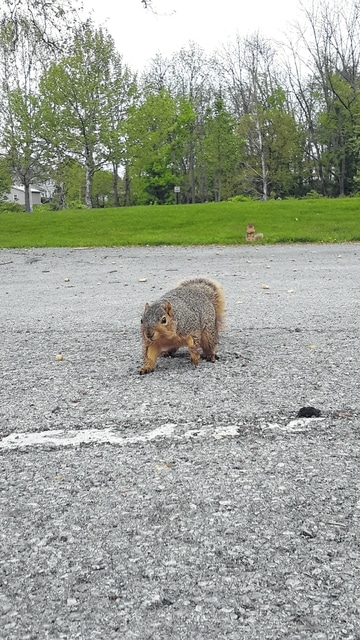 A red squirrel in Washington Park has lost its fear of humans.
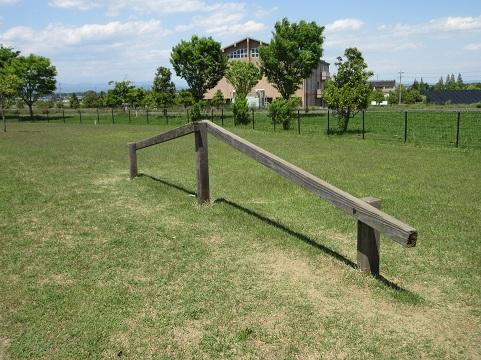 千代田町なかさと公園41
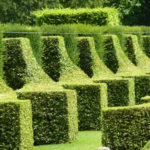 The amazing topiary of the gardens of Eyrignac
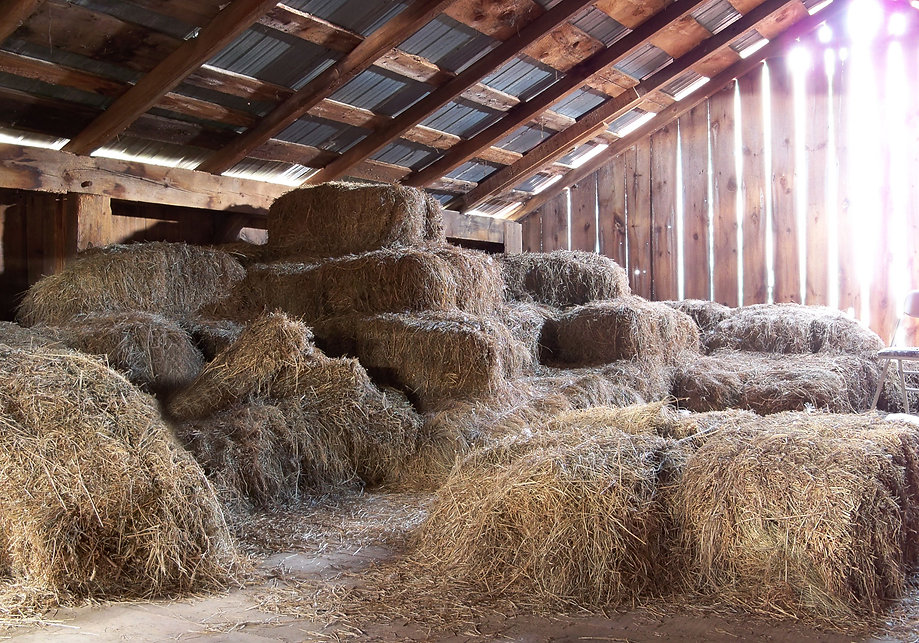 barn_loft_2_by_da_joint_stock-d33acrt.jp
:::::
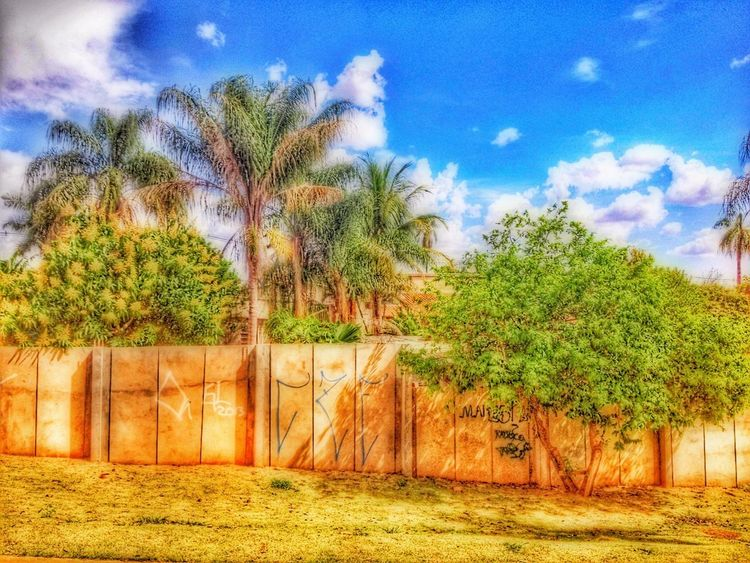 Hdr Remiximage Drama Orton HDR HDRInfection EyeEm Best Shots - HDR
:::::
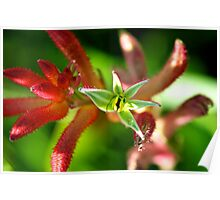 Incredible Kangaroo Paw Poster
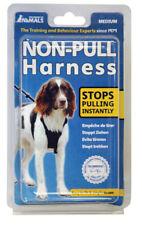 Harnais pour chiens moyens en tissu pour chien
:::::
◆ Instructions for the task
Look above for the line with "Incredible Kangaroo Paw Poster" and the line with "Harnais pour chiens". Output those two and everything between them exactly, pictures excluded.

◆ Solution to the exercise
 Incredible Kangaroo Paw Poster
 Harnais pour chiens moyens en tissu pour chien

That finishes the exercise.